Tim, CNN Indonesia | Kamis, 12/09/2019 11:23 WIB
Tidur Siang 1-2 Kali Seminggu Kurangi Risiko Serangan Jantung Ilustrasi. Tidur Siang Baik untuk Kesehatan Jantung. (Foto: Istockphoto/andresr)
Jakarta, CNN Indonesia -- Bila Anda memiliki dua hari libur dalam sepekan, sebisa mungkin luangkan waktu setidaknya satu jam untuk tidur siang. Sebuah studi baru mengungkap, tidur siang 1-2 kali dalam satu minggu, sudah cukup untuk menurunkan risiko penyakit yang berhubungan dengan kardiovaskular, seperti stroke, serangan jantung, hingga penyakit pembuluh darah lainnya.

Hasil ini didapat setelah peneliti menganalisis data dari 3.462 orang berusia 35-75 tahun di Lausanne, Swiss. Peneliti melacak pola tidur setiap partisipan dan kesehatan mereka.

Sebanyak 58 persen partisipan tidak tidur siang, 19 persen tidur siang satu atau dua kali seminggu, dan 12 persen tidur siang tiga sampai lima kali dalam seminggu. Sekitar 11 persen tidur siang enam hingga tujuh hari dalam satu minggu.



Selama lima tahun masa studi, peneliti menemukan 155 kasus kardiovaskular, di antaranya serangan jantung dan stroke.

Setelah dianalisis, peneliti menemukan bahwa partisipan yang tidur siang sekali atau dua kali dalam seminggu memiliki kemungkinan 48 persen lebih rendah mengalami masalah kesehatan. Hasil ini tetap kuat, bahkan setelah peneliti mempertimbangkan faktor kesehatan lain.

Hasil ini juga memperkuat penelitian sebelumnya yang menemukan tidur siang dapat mengurangi tekanan darah.


Meskipun tidur siang disebut baik untuk kesehatan, para ahli tetap menyarankan agar setiap orang menjalankan pola hidup yang sehat seperti diet, berolahraga, dan tidur malam yang teratur. Pasalnya, tidur siang tidak dapat 'berdiri sendiri' untuk turunkan risiko serangan jantung maupun stroke.

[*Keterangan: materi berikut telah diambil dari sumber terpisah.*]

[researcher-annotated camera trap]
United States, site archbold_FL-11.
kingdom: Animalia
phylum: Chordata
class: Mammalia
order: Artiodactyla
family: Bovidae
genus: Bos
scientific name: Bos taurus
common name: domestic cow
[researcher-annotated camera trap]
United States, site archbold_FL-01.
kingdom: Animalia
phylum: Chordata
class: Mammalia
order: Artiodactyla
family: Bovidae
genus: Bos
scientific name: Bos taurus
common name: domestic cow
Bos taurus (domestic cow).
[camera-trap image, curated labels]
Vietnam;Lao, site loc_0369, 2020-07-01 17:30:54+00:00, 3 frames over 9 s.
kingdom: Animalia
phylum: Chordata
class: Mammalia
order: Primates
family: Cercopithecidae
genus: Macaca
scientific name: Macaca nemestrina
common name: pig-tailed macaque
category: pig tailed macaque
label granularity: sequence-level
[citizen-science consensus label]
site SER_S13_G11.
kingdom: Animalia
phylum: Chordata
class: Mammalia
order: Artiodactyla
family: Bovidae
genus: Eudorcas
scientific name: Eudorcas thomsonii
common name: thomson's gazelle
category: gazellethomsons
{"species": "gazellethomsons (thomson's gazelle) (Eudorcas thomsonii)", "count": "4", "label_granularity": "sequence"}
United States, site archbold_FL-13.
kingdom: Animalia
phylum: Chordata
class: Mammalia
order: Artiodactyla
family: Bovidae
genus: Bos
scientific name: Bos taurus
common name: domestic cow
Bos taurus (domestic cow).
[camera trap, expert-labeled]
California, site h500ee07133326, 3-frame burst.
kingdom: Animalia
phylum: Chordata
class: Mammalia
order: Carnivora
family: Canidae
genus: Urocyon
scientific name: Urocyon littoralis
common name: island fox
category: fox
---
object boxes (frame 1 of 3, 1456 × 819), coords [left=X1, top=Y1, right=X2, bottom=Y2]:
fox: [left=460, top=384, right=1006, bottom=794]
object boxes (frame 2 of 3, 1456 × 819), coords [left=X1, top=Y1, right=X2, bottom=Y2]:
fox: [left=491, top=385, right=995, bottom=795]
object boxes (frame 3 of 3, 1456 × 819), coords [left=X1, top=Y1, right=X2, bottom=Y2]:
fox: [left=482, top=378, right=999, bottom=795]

"Perlu lebih banyak bukti untuk mengatakan bahwa tidur siang dapat membantu mengurangi risiko serangan jantung. Ada banyak perubahan gaya hidup lain yang dapat dilakukan untuk menjaga kesehatan jantung dan pembuluh darah. Berolahraga 150 menit seminggu dan konsumsi makanan sehat dapat mengurangi risiko serangan jantung atau stroke," kata ahli dari British Heart Foundation vanessa Smith, dikutip dari Metro.